Slovakia’s Foreign Affairs Ministry does not recognise the results of the illegal referendum in Crimea held in March 2014, in compliance with the common position of the EU member states and NATO.
“The annexation of the peninsula by the Russian Federation has violated the basic principles of international law and breached the sovereignty and territorial integrity of Ukraine,” reads the statement published on the Foreign Affairs Ministry’s website. “The Slovak Republic still considers Crimea to be Ukrainian territory within its internationally recognised borders.”
The ministry stressed that one of the priorities of its upcoming chairmanship of the Organisation for Security and Cooperation in Europe (OSCE) is to focus on solving the conflicts in Ukraine.
Marček left alone
The publication of the statement coincided with the announced visit of Slovak MPs to Crimea. Although the initial reports suggested that deputies from the ruling parties Smer and the Slovak National Party (SNS) planned to attend the trip, in the end non-affiliated MP Peter Marček was the only politician to leave Bratislava airport on July 31.
“It’s up to them how they will decide,” Marček said prior to his departure, as quoted by the Sme daily. “They will either come or not.”
He was accompanied by former head of the Slovak Information Service (SIS) intelligence agency, Igor Cibula, a group of about 10 entrepreneurs and two journalists: former cameraman of the public-service broadcaster RTVS and owner of the Sity radio station, Rastislav Lehotský, Sme wrote.Planned visit of MPs to Crimea sparks controversy Read more
Marček, who made it to parliament on the slate of Boris Kollár's Sme Rodina party, has refused to say which politicians originally planned to visit. When speaking to the journalists before boarding the plane, he seemed disappointed. He told the media that they obviously won, as Sme reported.

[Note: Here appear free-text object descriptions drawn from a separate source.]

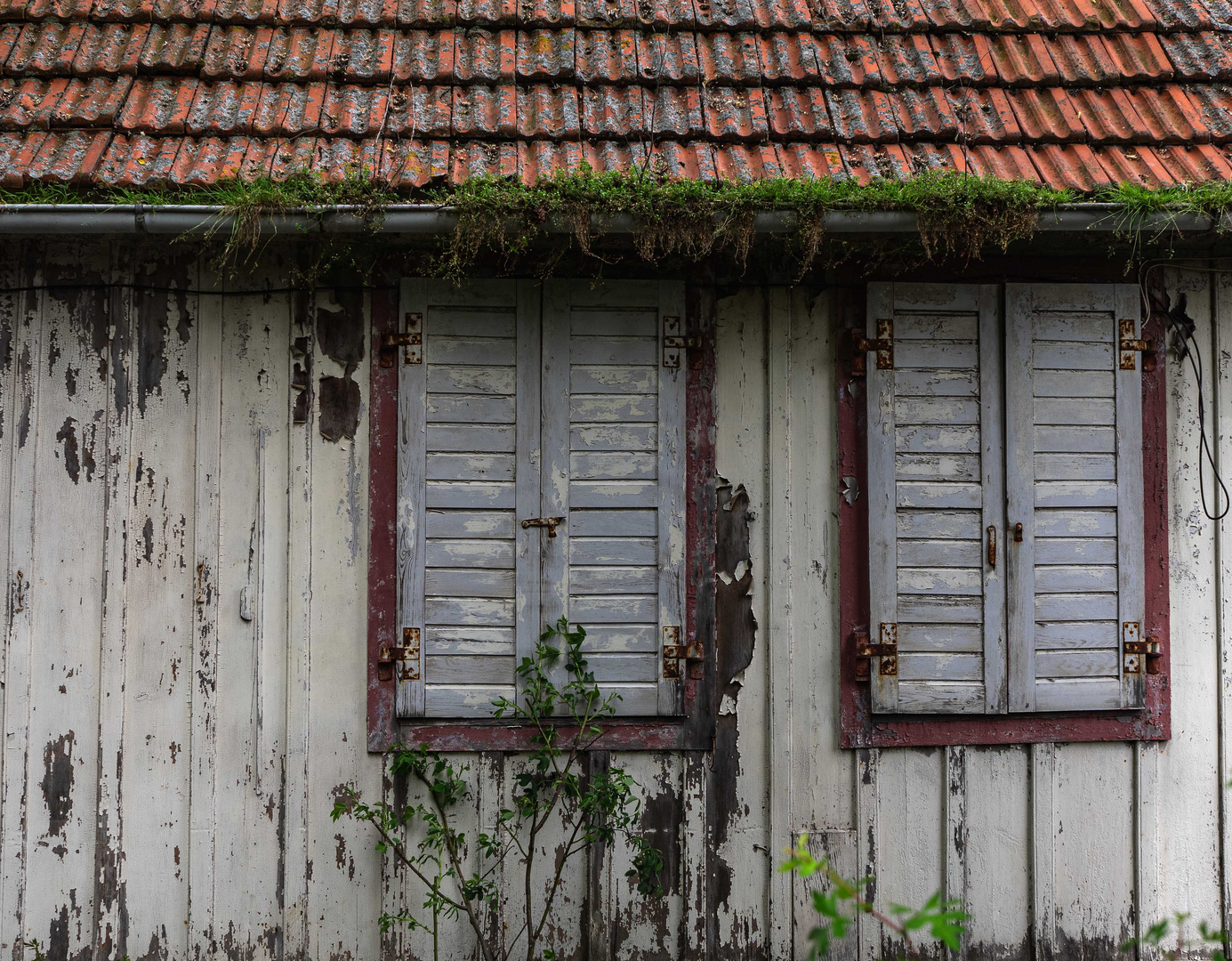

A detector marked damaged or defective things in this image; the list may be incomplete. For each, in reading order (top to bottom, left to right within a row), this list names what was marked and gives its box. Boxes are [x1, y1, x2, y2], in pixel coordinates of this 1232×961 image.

rusty metal hinge [379, 311, 423, 367]
rusty metal hinge [664, 318, 705, 372]
rusty metal hinge [847, 318, 897, 374]
rusty metal hinge [1123, 318, 1147, 372]
rusty metal hinge [376, 626, 421, 680]
rusty metal hinge [664, 626, 705, 680]
rusty metal hinge [857, 623, 897, 674]
rusty metal hinge [1123, 623, 1157, 674]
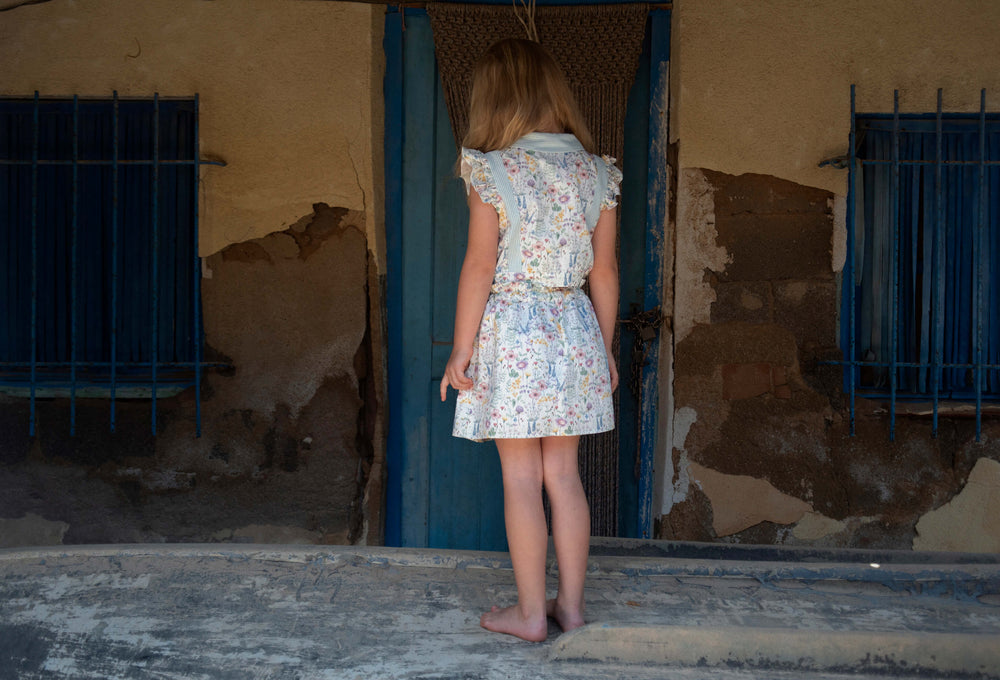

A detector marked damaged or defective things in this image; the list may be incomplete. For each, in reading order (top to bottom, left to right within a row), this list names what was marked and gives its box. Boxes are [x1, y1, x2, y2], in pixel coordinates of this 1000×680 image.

rusted wall [664, 170, 1000, 552]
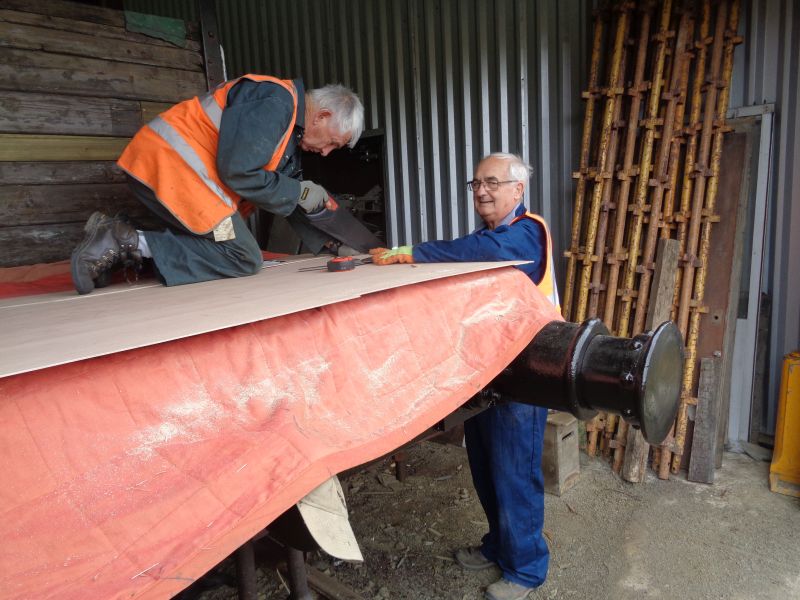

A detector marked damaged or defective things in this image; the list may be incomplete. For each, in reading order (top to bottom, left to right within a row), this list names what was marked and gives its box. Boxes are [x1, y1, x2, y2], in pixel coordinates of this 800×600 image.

rusty scaffolding prop [564, 0, 744, 478]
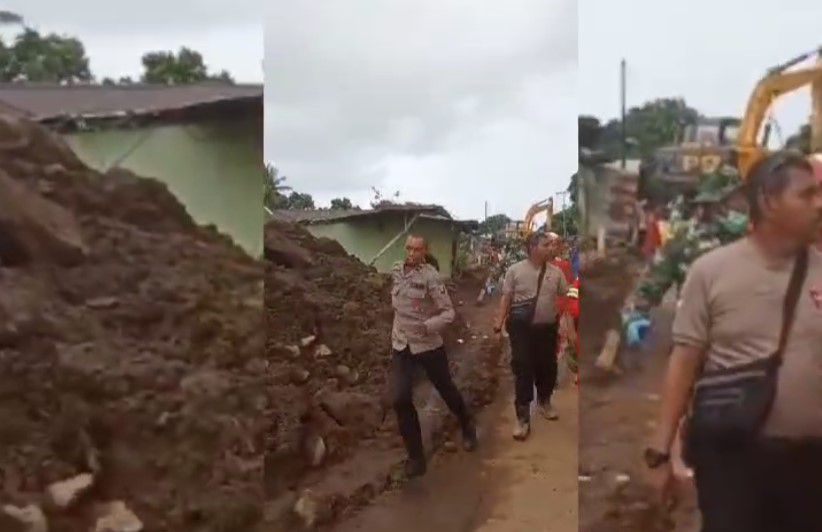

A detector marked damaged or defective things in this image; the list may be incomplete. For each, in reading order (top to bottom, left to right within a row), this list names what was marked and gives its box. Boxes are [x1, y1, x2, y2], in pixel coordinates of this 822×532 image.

damaged structure [0, 82, 264, 256]
landslide damage [0, 116, 266, 532]
damaged structure [272, 203, 476, 278]
landslide damage [270, 219, 502, 528]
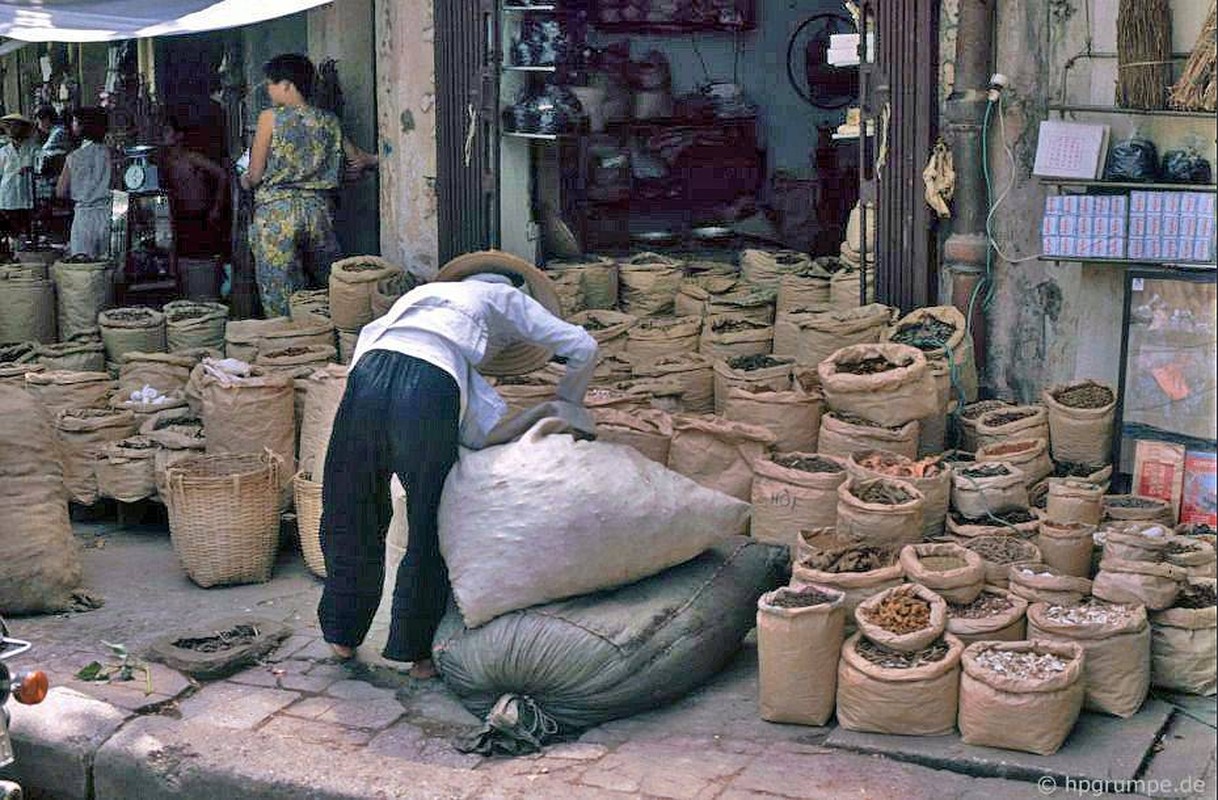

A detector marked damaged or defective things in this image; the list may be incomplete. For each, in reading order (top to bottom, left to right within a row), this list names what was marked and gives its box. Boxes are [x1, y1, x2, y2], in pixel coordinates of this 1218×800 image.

peeling paint wall [380, 0, 443, 281]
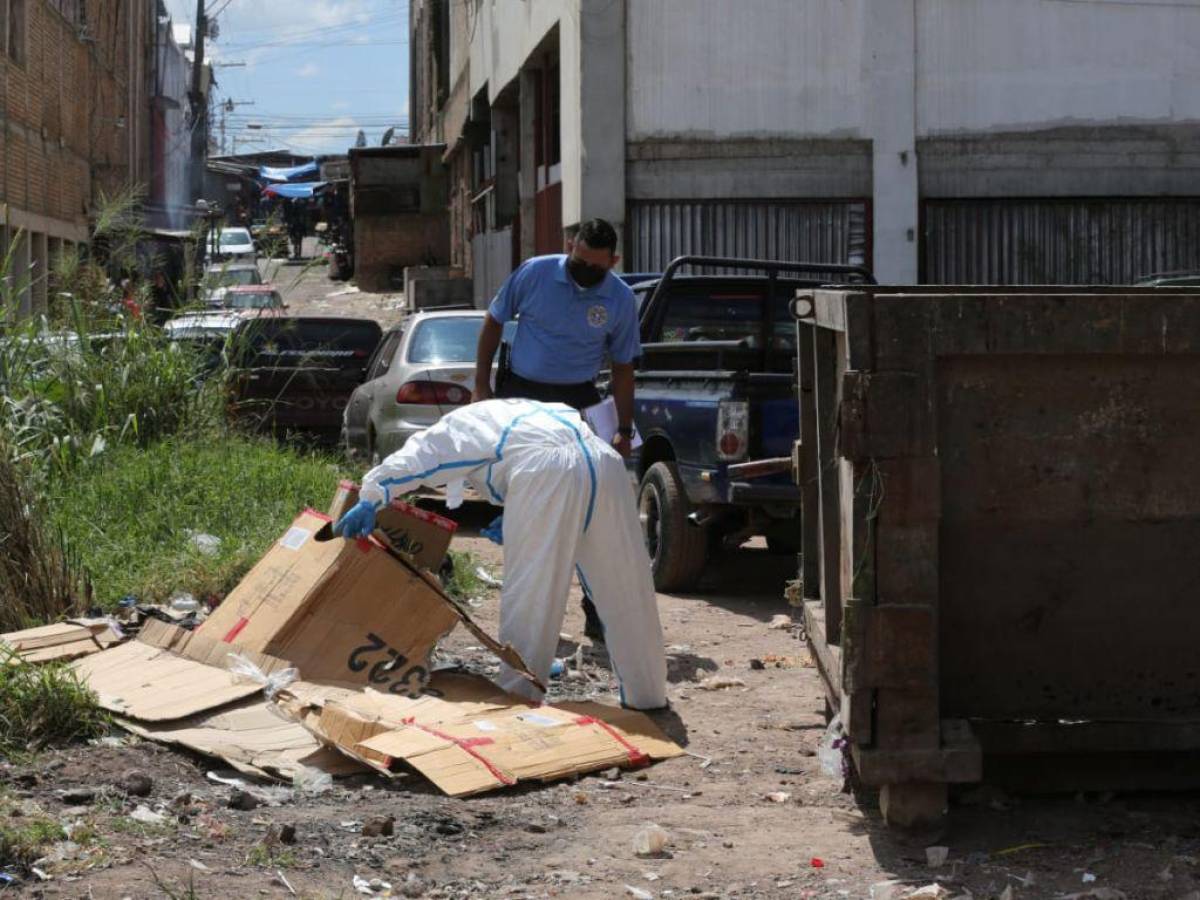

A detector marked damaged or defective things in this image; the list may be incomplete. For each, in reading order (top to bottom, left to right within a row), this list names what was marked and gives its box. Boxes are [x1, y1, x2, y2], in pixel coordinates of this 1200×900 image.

rusty metal dumpster [792, 285, 1200, 830]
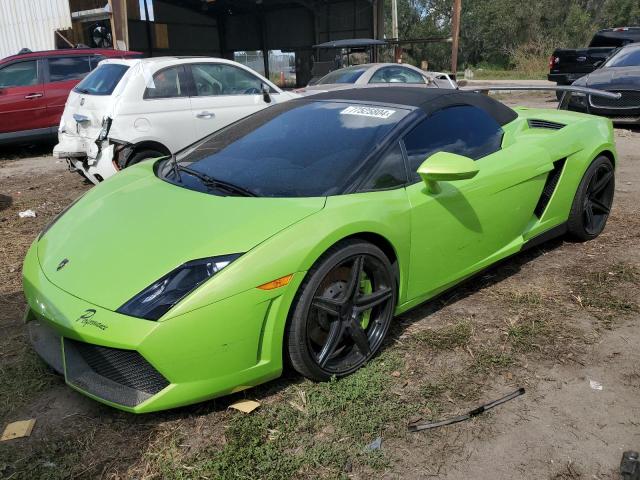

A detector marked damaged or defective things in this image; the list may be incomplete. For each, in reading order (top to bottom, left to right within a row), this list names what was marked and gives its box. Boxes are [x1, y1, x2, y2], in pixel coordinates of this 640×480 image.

damaged vehicle [53, 56, 298, 184]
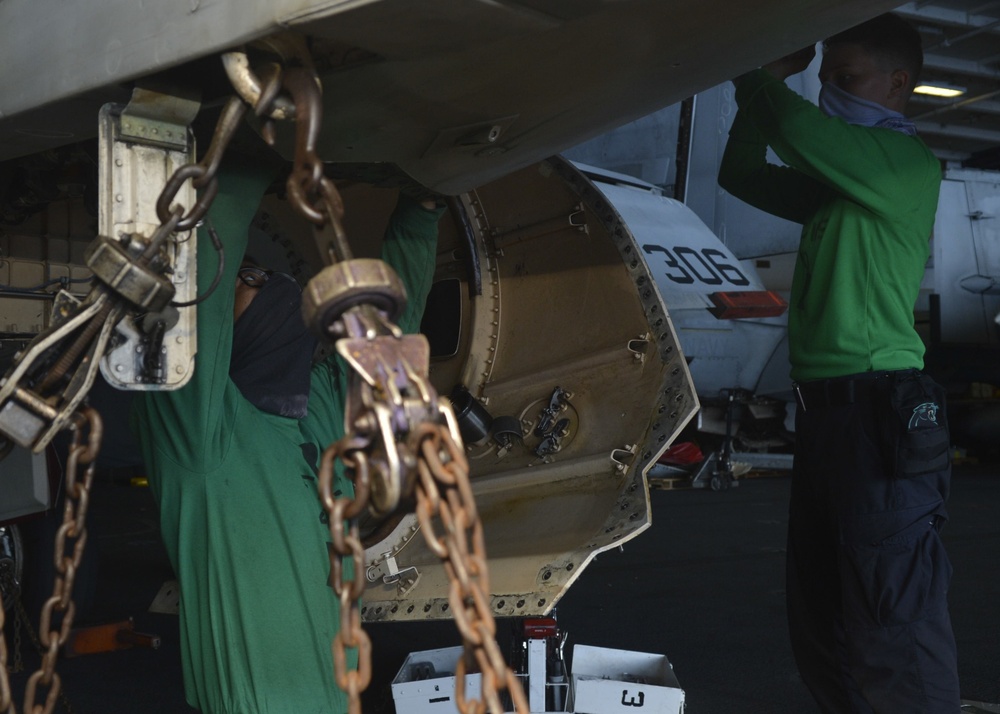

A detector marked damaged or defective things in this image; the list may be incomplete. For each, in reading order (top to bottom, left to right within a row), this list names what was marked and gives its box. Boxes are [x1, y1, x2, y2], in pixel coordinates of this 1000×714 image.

rusty chain [0, 406, 101, 712]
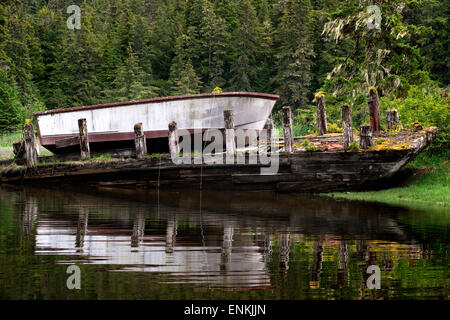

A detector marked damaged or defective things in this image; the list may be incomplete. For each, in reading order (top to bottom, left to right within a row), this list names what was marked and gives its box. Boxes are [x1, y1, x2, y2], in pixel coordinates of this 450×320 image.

rusted metal hull [33, 92, 278, 154]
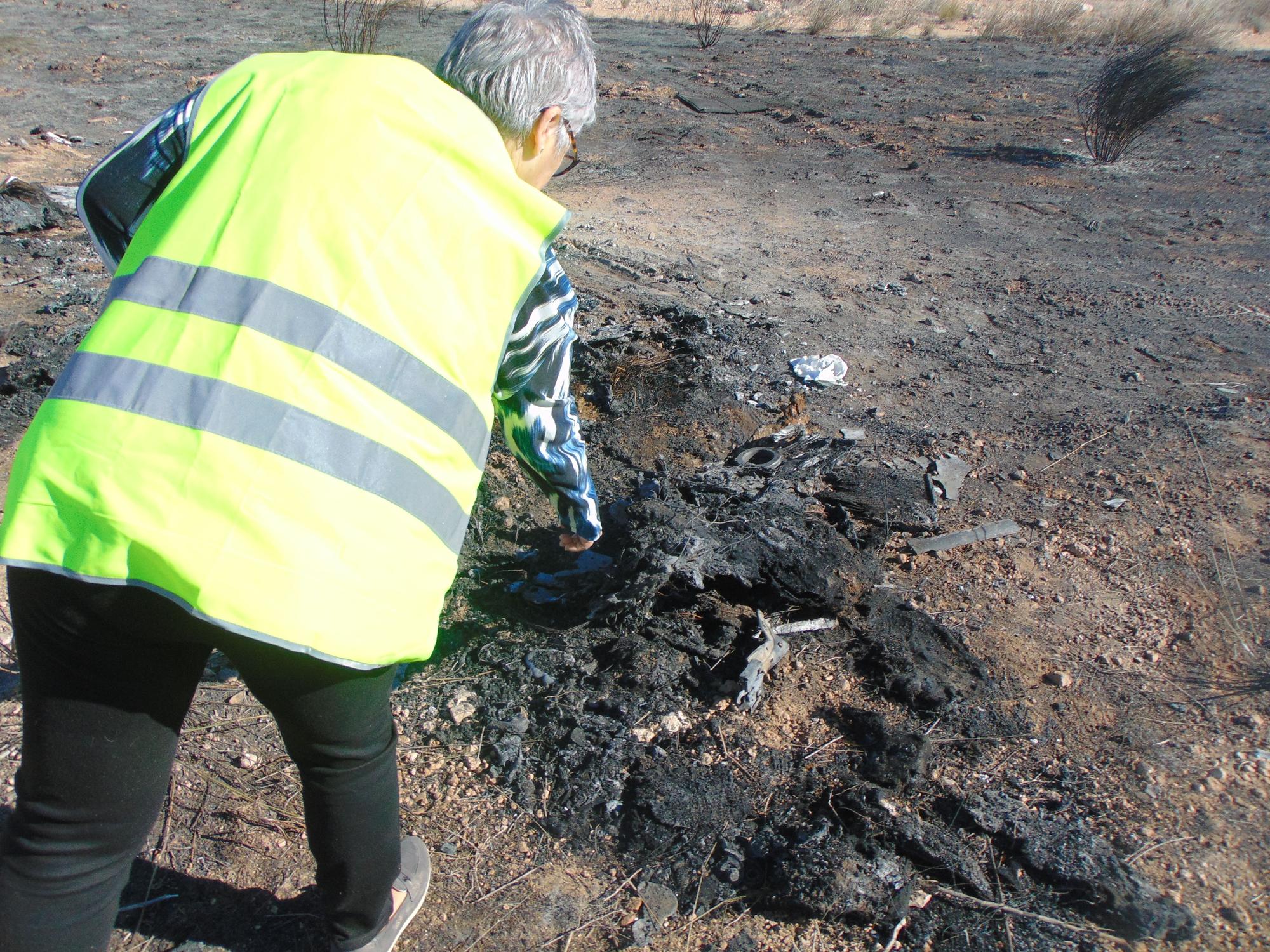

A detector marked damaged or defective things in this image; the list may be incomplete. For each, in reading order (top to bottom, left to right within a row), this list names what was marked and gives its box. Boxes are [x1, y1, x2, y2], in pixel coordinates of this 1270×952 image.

fire damage [432, 429, 1194, 949]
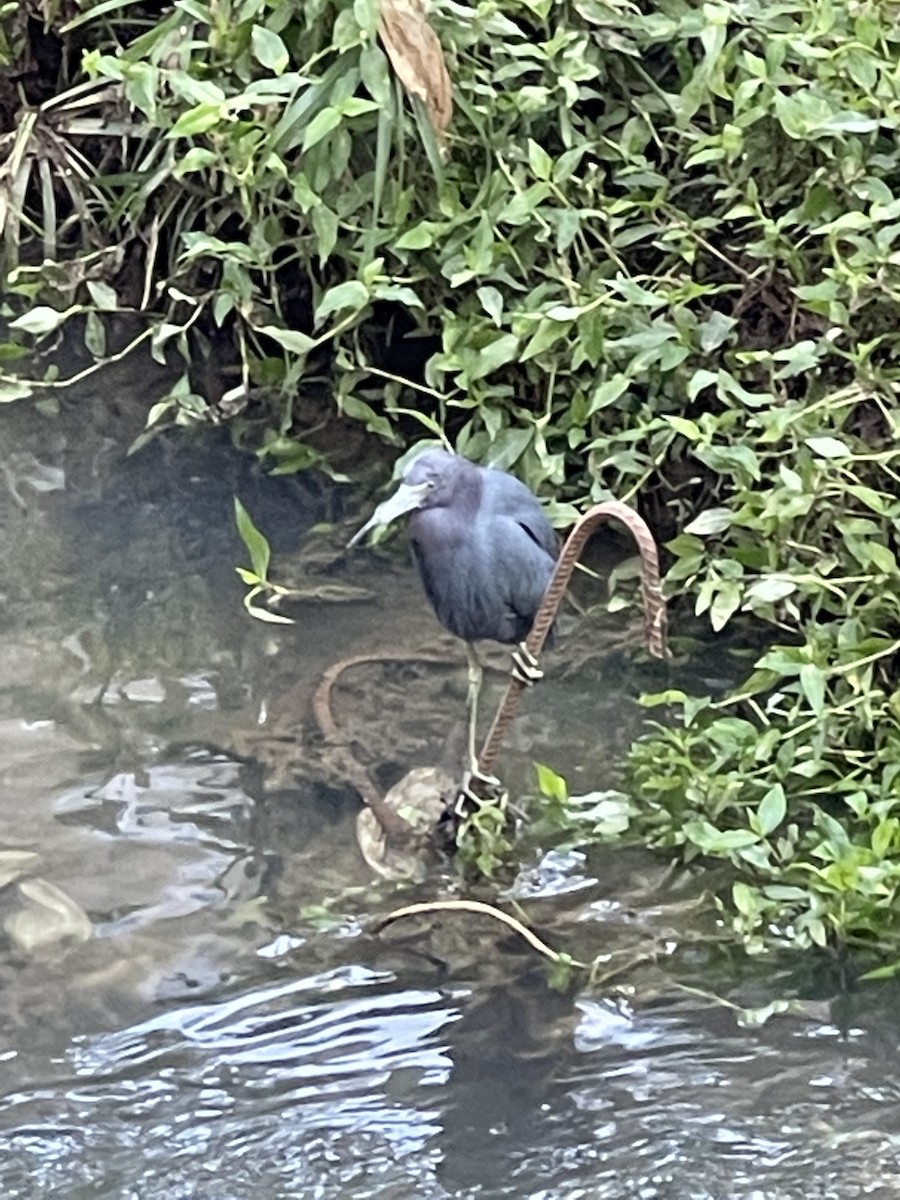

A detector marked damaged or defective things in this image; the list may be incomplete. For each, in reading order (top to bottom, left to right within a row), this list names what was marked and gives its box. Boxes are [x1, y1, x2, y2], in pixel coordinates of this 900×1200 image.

Disputes within the coalition
The announced visit to Crimea raised critical responses two weeks ago, also within the ruling coalition. Even though Marček stressed it was a private trip, Most-Híd said that it was unacceptable for MPs to go.
Neither Smer nor SNS officially knew about the plans of their members to participate, Sme wrote.
The only way to Crimea leads through Moscow. The flights are operated by Pobeda airlines. It is necessary to spend one night in Russia and then travel to the annexed peninsula, Sme wrote.